The ctypes python module provides a function that will set the position of the cursor to any point on the screen, which ensured that we would not "run out of screen" as described in the previous post, since we can just place the cursor back in the center of the screen after each motion sampling.

Future Work
There are still a couple issues that could be improved upon with this system. The first is that the hardware could be nicer. The styrofoam ring is not very durable and doesn't always keep the ball centered over the mouse sensor. It also allows the ball (and thus, the cursor) to wobble back a forth slightly due to changes in velocity, which is a kind of motion that it would be nice to ignore, if not eliminate.
Secondly, the robot's motions resulting from mouse movements are somewhat jerky. Part of this is due to the ball wobbling in the ring as described above, but a human hand can create the same effect. If the mouse or ball is moved quickly forward and back, the robot's linear velocity will change direction so abruptly that it will pop a wheely! This looks cool to an observer, but would probably not be very fun for a hamster. Thus, our motions could definitely use some smoothing. Forcing each sampled motion to run for a minimum time, or causing changes in velocity to occur more gradually are two possible approaches to this end.

Wednesday, February 7, 2007

Programs, Python and Photographs



Today Lilia and I successfully wrote a simulator for our dear Roomba which navigates a small room and seeks out a goal. This program is written in Python and runs on my laptop, which communicates the proper movements to the Roomba via a Bluetooth radio, which is the chip seen in the picture.


Indeed, we tried to test this program out on our Roomba. Unfortunately, we discovered that Roombas tend to not work so well when you don't have them charged. As a result, the only video of our progress so far is this one. Just wait, better things will come very soon!

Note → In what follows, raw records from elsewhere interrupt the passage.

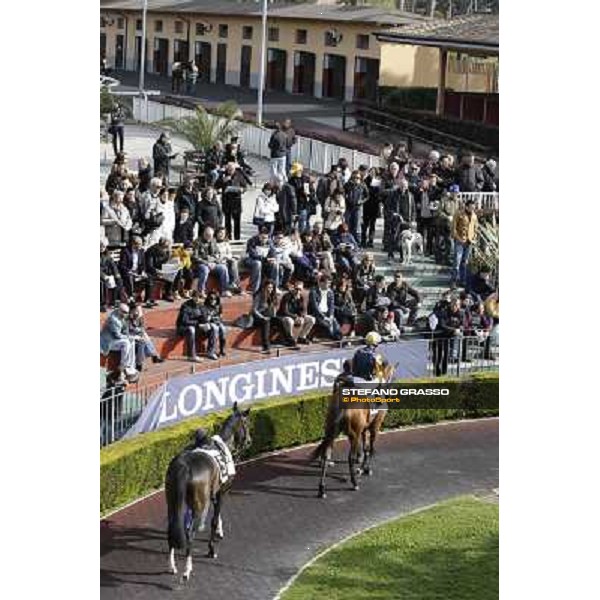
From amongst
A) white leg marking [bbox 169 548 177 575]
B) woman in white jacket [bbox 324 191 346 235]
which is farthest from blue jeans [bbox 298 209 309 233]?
white leg marking [bbox 169 548 177 575]

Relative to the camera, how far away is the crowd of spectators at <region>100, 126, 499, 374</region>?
12836 mm

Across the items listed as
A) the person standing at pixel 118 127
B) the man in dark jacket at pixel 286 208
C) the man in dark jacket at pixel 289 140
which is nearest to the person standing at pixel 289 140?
the man in dark jacket at pixel 289 140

Until we get some cool videos up, you will have to be content with the ever-fearsome, Snakes on Roombas!

Friday, February 2, 2007

Remote Control Roomba

Today we got the pyRoomba python code working on Scott's laptop. We also obtained a bluetooth radio for our roomba so that it can be controlled remotely through python scripts or the command prompt.

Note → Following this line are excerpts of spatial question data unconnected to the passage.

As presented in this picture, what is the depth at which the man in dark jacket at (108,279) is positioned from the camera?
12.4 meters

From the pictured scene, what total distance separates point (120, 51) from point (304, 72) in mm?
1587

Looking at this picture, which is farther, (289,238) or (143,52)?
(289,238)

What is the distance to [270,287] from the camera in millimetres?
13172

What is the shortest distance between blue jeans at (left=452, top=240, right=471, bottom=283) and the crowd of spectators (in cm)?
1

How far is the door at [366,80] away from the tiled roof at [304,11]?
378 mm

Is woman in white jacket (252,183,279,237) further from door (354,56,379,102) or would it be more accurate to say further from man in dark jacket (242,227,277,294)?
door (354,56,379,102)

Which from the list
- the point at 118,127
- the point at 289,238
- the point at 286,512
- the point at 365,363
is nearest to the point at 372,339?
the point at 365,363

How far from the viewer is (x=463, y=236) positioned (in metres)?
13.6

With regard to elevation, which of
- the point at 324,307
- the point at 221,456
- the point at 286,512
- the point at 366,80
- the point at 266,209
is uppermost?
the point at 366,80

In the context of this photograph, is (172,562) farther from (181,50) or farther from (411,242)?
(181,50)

Our next objective is to capture some images and/or video of the roomba in action. We are also trying to think of an alternate name for our roomba, to distinguish it from other roombas...

We will also start working on the next step towards Hamsterbot: writing Python code to capture wireless optical mouse data and convert it into pyRoomba commands.

Wednesday, January 31, 2007

Up and Running

After several downloads and more than a few pages of manuals, the Roomba Create has successfully run a simple program and been connected to a computer!

Courtesy of the Create manuals page, we were able to download tools which allow us to write basic programs in C, compile them, and then transfer this compiled code over to the Roomba.

So far, deciphering the example code has proven to be tricky, but soon enough of it will be understood to create a sample program. The goals of this sample program will be testing the Roomba's mobility and sensor outputs.

Friday, January 26, 2007

Progress Report #0

Today we received our Create and various accessories including the command module, remote, and battery pack. Unfortuneately, the battery was not yet charged, so further progress will have to wait.